**提示された本文**:
▶
つまり、西面の武士は「上皇の護衛隊」と言い理由を隠れ蓑にして、ガチの軍隊編成を目論んだものだったわけです。
軍隊を持つ以上、敵がいるわけですが、後鳥羽上皇の敵とは誰だったのか?
それが実は、鎌倉幕府なんです。
後鳥羽上皇はなぜ西面武士を創設したのか
さて、話の流れ的に次に疑問に思うのは、「後鳥羽上皇はなぜ鎌倉幕府を倒そうとしたのか?」ですよね!
この理由は、様々考えられるのですがおそらく一番大きいのは金の問題です。
当時の上皇って実は日本最大の荘園領主でした。そこから得られる財源をお寺建てたり、生活したり、やりたいことをやってたわけです。
鎌倉幕府が成立すると、上皇の所有する荘園に大きく2つの変化が起こります。
- 鎌倉幕府によって任命された地頭が税を徴収するにようになった。上皇が地頭に何か物申そうとしても、鎌倉幕府経由でなければ認められず、しかも、意見のほとんどは幕府に認められなかった。
- 武士の躍進によって相対的に上皇の権威・権力が低下したことで、荘園を寄進してくれる人が減った。
1の地頭に関しては、上皇の所領であるはずなのに上皇の思い通りにならないという上皇の苦悩が簡単に想像できます。地頭の設置は、源頼朝が朝廷権力を奪うために行った政策の1つで、じわりじわりと朝廷を追い込んでいきました。
上皇の持つ荘園の多くは寄進地形荘園と呼ばれる荘園です。漢字ばかりで長ったらしいですが、以下の流れが寄進地形荘園。
地主A「ハァ・・・、なんかいろんなところから『文句言わずに税金多めに払えや』だの『土地をよこせ。無理ならば戦争だ』とか言われて、全然安心して暮らせないんだが。」
地主B「俺もAみたいに大変だったんだけどよ。なんか上皇に土地を渡したら、毎月金払う代わりに土地を守ってくれるようになったぜ。マジおすすめだから、いっそのこと上皇に土地全部渡しちゃえば?」
◀
(空間推論データセットの抜粋)
▶
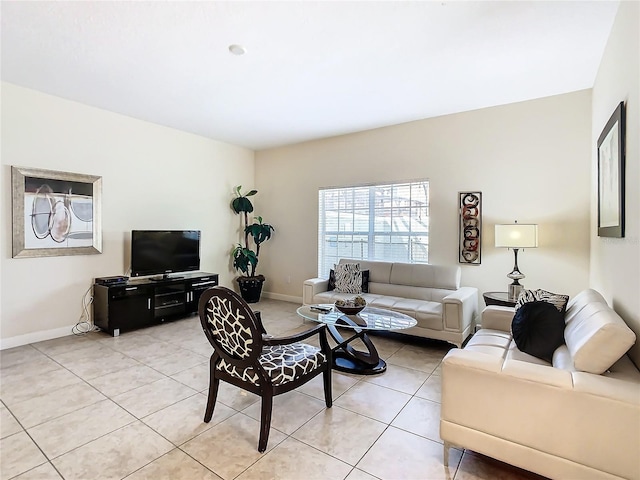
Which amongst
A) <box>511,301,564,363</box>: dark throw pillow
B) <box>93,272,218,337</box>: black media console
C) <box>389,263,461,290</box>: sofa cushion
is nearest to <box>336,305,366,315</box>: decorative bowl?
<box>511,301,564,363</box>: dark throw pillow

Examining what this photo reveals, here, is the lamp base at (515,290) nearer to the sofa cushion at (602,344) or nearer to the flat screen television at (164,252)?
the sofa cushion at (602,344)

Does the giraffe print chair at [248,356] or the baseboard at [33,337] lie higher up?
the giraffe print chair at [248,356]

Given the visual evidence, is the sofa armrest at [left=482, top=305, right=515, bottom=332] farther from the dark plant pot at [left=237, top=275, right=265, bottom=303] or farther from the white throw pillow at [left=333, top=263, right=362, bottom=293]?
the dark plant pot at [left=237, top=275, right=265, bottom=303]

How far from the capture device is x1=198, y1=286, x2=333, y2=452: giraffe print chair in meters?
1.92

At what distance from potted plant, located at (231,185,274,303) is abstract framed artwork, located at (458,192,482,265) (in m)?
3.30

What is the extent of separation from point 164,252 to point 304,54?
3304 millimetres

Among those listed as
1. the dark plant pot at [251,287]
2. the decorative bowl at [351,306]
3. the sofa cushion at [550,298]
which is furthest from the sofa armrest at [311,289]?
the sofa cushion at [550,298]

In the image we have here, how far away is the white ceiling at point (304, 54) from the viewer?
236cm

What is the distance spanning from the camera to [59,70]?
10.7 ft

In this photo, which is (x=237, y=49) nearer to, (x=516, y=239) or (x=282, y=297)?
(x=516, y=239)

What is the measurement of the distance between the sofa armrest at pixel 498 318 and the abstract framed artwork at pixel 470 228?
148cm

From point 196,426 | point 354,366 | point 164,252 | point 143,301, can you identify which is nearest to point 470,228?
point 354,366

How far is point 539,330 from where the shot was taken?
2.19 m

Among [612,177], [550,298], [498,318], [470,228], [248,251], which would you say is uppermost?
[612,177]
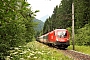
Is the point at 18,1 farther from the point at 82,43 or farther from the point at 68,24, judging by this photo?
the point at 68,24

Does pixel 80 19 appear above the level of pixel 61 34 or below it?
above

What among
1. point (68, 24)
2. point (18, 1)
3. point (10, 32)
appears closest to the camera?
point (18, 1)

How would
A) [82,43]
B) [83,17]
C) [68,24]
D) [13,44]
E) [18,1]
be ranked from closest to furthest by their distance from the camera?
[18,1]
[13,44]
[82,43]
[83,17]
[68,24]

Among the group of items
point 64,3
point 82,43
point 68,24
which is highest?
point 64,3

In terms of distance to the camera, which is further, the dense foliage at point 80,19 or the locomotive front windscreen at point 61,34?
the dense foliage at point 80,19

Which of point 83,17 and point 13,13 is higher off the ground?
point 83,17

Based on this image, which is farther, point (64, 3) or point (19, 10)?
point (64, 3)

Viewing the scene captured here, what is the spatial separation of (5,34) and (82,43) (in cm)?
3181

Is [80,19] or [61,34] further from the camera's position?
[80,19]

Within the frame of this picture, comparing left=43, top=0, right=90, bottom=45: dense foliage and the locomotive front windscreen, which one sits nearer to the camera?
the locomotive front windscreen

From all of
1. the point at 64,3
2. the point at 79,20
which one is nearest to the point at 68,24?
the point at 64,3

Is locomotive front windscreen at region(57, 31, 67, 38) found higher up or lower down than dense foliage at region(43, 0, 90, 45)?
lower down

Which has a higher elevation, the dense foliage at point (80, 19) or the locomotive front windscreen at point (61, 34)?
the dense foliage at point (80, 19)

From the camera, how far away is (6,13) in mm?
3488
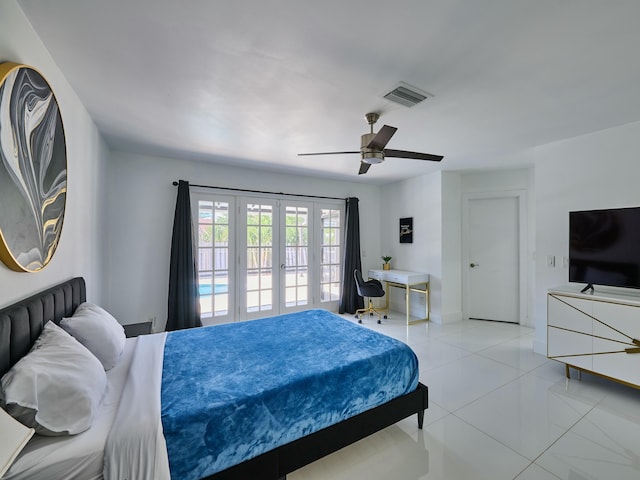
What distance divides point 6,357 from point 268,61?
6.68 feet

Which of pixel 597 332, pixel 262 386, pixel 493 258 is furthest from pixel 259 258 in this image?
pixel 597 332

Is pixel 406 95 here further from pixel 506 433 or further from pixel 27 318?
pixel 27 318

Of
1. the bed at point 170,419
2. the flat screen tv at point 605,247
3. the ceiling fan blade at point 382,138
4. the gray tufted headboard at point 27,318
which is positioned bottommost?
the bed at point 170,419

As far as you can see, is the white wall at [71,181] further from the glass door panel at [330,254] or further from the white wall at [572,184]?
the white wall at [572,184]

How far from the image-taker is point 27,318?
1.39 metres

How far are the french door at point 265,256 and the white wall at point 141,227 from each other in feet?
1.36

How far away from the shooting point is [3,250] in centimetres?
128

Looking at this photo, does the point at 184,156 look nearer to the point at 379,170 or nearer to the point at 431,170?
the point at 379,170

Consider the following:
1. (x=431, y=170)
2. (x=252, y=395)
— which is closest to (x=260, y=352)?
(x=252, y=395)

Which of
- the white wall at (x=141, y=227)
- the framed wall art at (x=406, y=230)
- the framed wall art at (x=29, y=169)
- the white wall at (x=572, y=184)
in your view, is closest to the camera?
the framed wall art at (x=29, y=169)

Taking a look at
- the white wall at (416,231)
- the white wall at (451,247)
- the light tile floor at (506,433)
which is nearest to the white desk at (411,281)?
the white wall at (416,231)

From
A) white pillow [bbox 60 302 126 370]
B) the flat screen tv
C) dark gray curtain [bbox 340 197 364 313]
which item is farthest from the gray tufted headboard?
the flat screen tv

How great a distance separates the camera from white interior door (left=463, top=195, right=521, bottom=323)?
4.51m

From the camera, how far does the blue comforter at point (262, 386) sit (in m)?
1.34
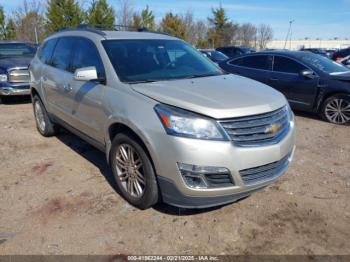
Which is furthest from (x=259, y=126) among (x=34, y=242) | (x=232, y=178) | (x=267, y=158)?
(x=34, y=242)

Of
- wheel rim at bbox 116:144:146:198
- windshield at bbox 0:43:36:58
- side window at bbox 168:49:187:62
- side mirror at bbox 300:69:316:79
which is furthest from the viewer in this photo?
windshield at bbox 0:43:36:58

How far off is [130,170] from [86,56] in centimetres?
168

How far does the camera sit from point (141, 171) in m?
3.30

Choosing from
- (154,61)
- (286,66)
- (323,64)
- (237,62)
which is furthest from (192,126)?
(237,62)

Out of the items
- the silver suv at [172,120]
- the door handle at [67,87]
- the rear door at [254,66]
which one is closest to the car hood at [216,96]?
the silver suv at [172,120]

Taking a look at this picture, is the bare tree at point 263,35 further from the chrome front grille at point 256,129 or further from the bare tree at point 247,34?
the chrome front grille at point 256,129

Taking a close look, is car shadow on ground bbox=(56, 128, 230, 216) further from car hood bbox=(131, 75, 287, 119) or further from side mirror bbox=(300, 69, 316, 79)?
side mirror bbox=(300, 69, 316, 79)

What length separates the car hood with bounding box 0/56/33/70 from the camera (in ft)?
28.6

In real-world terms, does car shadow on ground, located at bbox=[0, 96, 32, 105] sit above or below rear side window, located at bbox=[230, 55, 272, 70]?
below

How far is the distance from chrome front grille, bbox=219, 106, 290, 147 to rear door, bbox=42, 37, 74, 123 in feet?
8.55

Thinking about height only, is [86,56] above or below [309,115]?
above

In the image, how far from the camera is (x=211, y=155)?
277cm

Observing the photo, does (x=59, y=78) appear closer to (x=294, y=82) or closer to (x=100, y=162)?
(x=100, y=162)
◀
▶
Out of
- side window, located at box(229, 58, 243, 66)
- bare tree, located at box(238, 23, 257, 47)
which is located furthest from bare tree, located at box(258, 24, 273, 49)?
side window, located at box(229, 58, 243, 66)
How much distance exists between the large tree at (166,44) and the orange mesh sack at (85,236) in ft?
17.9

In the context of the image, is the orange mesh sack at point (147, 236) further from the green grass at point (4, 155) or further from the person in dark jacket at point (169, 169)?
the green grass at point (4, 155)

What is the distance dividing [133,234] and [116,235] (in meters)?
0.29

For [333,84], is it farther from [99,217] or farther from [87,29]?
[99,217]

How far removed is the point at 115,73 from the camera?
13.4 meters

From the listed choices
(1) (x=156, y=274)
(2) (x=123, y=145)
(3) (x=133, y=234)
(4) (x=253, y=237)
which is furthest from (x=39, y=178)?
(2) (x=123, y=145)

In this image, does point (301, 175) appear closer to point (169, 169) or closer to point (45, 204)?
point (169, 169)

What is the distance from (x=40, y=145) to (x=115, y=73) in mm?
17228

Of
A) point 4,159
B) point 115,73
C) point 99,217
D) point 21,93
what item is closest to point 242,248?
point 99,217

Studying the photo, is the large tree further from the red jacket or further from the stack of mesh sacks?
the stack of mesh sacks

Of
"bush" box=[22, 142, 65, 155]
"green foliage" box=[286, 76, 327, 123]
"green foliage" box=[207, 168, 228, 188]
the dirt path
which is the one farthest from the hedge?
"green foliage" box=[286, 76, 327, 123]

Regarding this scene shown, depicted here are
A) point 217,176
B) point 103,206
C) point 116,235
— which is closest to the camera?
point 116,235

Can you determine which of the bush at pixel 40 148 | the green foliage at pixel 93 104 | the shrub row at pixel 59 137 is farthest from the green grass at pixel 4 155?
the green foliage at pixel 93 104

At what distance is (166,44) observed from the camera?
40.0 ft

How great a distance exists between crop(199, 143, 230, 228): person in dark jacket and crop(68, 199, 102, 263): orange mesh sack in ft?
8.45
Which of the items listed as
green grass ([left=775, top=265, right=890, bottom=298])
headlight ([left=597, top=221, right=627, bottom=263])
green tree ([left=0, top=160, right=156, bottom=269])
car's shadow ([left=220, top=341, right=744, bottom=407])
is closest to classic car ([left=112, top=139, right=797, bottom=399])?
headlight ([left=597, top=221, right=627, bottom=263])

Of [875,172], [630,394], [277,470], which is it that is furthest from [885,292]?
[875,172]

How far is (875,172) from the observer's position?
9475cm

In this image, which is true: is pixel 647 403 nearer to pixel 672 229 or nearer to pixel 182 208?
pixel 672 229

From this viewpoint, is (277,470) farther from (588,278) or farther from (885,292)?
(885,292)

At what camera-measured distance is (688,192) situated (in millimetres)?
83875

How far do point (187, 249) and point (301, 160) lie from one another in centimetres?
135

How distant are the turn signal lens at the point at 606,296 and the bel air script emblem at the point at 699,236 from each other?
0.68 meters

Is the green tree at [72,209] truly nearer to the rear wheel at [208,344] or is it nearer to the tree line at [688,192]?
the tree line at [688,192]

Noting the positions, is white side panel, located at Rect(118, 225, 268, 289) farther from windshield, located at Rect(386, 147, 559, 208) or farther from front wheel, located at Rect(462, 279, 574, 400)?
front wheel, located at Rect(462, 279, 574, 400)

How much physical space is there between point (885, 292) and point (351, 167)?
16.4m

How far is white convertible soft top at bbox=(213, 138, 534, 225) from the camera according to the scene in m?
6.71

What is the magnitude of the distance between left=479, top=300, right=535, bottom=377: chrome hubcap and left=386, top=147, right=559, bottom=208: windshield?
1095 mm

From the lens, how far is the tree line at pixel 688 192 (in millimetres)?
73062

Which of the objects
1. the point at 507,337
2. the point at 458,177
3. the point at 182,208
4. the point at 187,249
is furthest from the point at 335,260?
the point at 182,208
◀
**課題の指示 1**:
後鳥羽上皇についての本文で「」に囲まれている箇所を、かぎかっこの中身だけ、出てくる順にすべて書き出してください。
**課題の指示 2**:
記録のうち「Which amongst」を含む行から「3304 millimetres」を含む行までを、空行を除いて、「番号」と「記録の行」の2列からなるMarkdownの表に変換してください。

**課題の出力 1**:
- 上皇の護衛隊
- 後鳥羽上皇はなぜ鎌倉幕府を倒そうとしたのか?
- ハァ・・・、なんかいろんなところから『文句言わずに税金多めに払えや』だの『土地をよこせ。無理ならば戦争だ』とか言われて、全然安心して暮らせないんだが。
- 俺もAみたいに大変だったんだけどよ。なんか上皇に土地を渡したら、毎月金払う代わりに土地を守ってくれるようになったぜ。マジおすすめだから、いっそのこと上皇に土地全部渡しちゃえば?

**課題の出力 2**:
| 番号 | 記録の行 |
|---|---|
| 1 | Which amongst |
| 2 | A) <box>511,301,564,363</box>: dark throw pillow |
| 3 | B) <box>93,272,218,337</box>: black media console |
| 4 | C) <box>389,263,461,290</box>: sofa cushion |
| 5 | is nearest to <box>336,305,366,315</box>: decorative bowl? |
| 6 | <box>511,301,564,363</box>: dark throw pillow |
| 7 | Examining what this photo reveals, here, is the lamp base at (515,290) nearer to the sofa cushion at (602,344) or nearer to the flat screen television at (164,252)? |
| 8 | the sofa cushion at (602,344) |
| 9 | Does the giraffe print chair at [248,356] or the baseboard at [33,337] lie higher up? |
| 10 | the giraffe print chair at [248,356] |
| 11 | Given the visual evidence, is the sofa armrest at [left=482, top=305, right=515, bottom=332] farther from the dark plant pot at [left=237, top=275, right=265, bottom=303] or farther from the white throw pillow at [left=333, top=263, right=362, bottom=293]? |
| 12 | the dark plant pot at [left=237, top=275, right=265, bottom=303] |
| 13 | How far from the capture device is x1=198, y1=286, x2=333, y2=452: giraffe print chair in meters? |
| 14 | 1.92 |
| 15 | At what distance from potted plant, located at (231,185,274,303) is abstract framed artwork, located at (458,192,482,265) (in m)? |
| 16 | 3.30 |
| 17 | What is the extent of separation from point 164,252 to point 304,54? |
| 18 | 3304 millimetres |